Deep Learning based web application for identifying 350+ flowers, birds, animals and providing general trivia about them.
Checkout the live web-app here: https://share.streamlit.io/nikhilbartwal/species.ai/SpeciesAI_webapp.py
It allows the user to simply take a photo of any plant, animal, bird right at the moment(if using on the phone) or load it from the gallery/disk and then, gives the top 3 predictions for the species along with providing some interesting information about them including their description, family and genus, nicknames, countries where they are found etc. completely offline
Species.AI can classify around 350+ categories of various plants, flowers, animals and birds on the go. The deep learning model used for classification uses the State of the art EfficientNet B0 architecture as the backbone. The database used in the application was created using Wikipedia's MediaWiki API.
- database: Contains the species information database with tables animaldata, plantdata and birddata, for each category of species.
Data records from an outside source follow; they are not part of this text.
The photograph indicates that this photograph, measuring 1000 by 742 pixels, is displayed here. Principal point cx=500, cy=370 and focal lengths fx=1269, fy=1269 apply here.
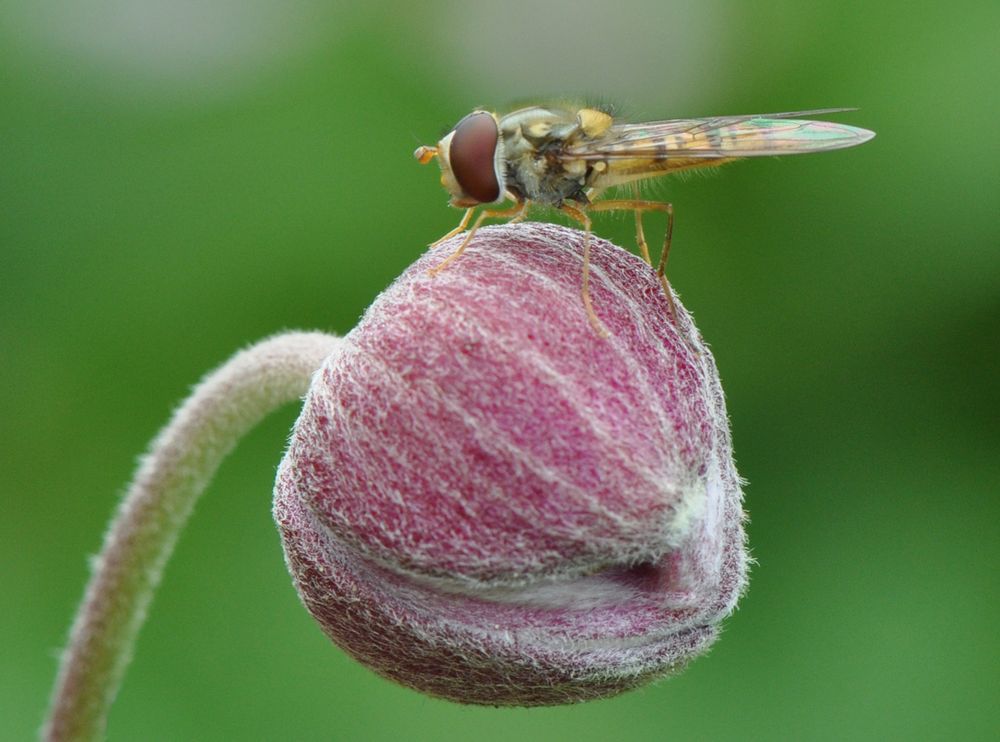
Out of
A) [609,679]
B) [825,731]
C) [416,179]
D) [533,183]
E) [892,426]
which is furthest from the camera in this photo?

- labels: Contains the names of all species to map the model output probability to.
- models: TFLite models for each category of species, trained with EfficientNet B0 architecture.
- screenshots: Screenshots of the landing page etc, to be used in README.
- specimens: Contains images of all 350+ species, to be used while displaying Top 3 predictions.
- requirements.txt Contains the necessary packages for the Streamlit app.
- SpeciesAI_webapp.py: Defines the overall Streamlit app interface, widgets and workflow logic.
- model.py: Used to load the model and provide inference. Also displays the predicted image and its information.
- database_utils.py Used to load and get info about the about from the database and display on screen.
- utils: Helper utils to process and display uploaded image as well as rendering the sidebar.
Use this to checkout the web application and follow the on-screen instructions.
- Fork the repository using
git clone https://github.com/NikhilBartwal/Species.ai
- Install the Streamlit module locally using
pip install streamlit
- Checkout the local repo and use
streamlit run SpeciesAI_webapp.py
to run the app locally. - After making any changes in the source-code, use
Ctrl+C
to stop current streamlit session. Repeat previous step to re-launch the web-app
- Python: Python was used for training the models as well as scraping information about the various species and constructing the database using the MediaWiki API. Python was used due to it being easy to read, dynamically-typed and the vast number of libraries present, which help developers focus on what matters the most instead of boilerplate code.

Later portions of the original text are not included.